→ What is expected:
When the line with "Ruang Keluarga oleh" turns up below, begin repeating exactly, and carry on through the line with "дизайн кухни с серым холодильником"; no pictures go into the copy.

→ Listed entries:
== Segment start ==

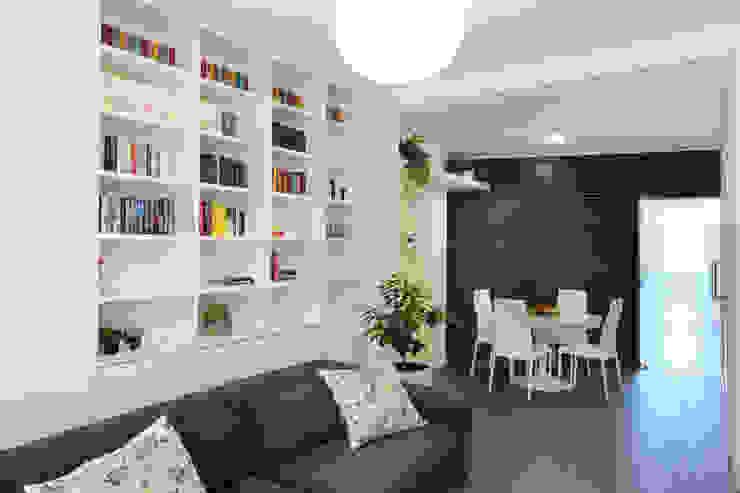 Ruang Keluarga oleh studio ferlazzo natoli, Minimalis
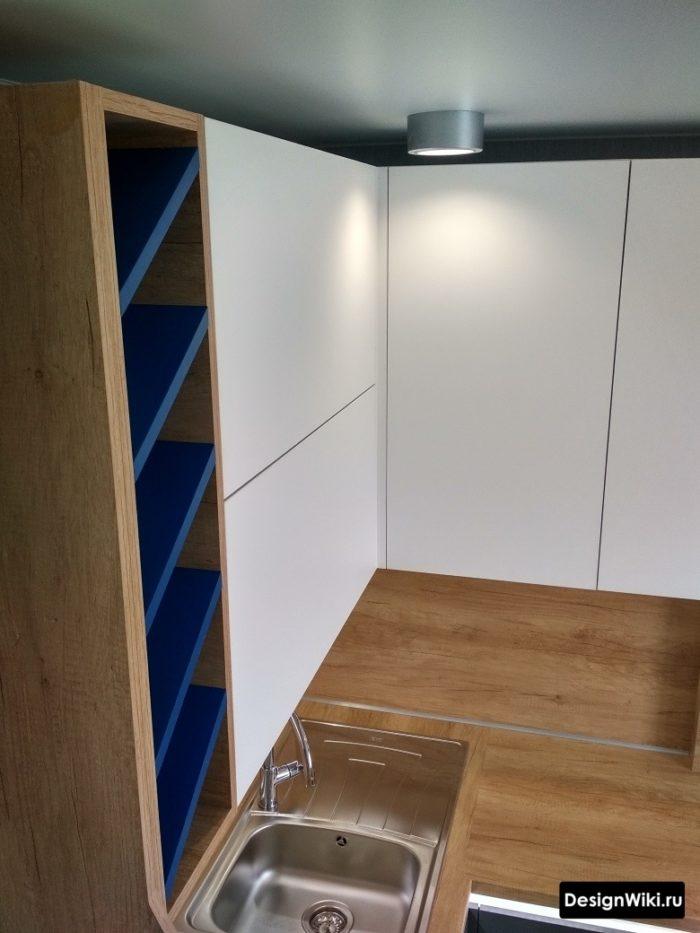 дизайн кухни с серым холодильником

== Segment end ==
== Segment start ==

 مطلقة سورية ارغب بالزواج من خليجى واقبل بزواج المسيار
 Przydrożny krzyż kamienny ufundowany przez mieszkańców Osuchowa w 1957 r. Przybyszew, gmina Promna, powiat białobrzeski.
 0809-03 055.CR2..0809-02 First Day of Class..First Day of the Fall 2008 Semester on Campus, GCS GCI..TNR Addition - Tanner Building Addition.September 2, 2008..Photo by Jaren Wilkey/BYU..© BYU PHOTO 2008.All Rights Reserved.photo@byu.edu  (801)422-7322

== Segment end ==
== Segment start ==

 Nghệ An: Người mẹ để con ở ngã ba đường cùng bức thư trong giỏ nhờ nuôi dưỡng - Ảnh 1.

== Segment end ==

→ Result of this task:
 Ruang Keluarga oleh studio ferlazzo natoli, Minimalis
 дизайн кухни с серым холодильником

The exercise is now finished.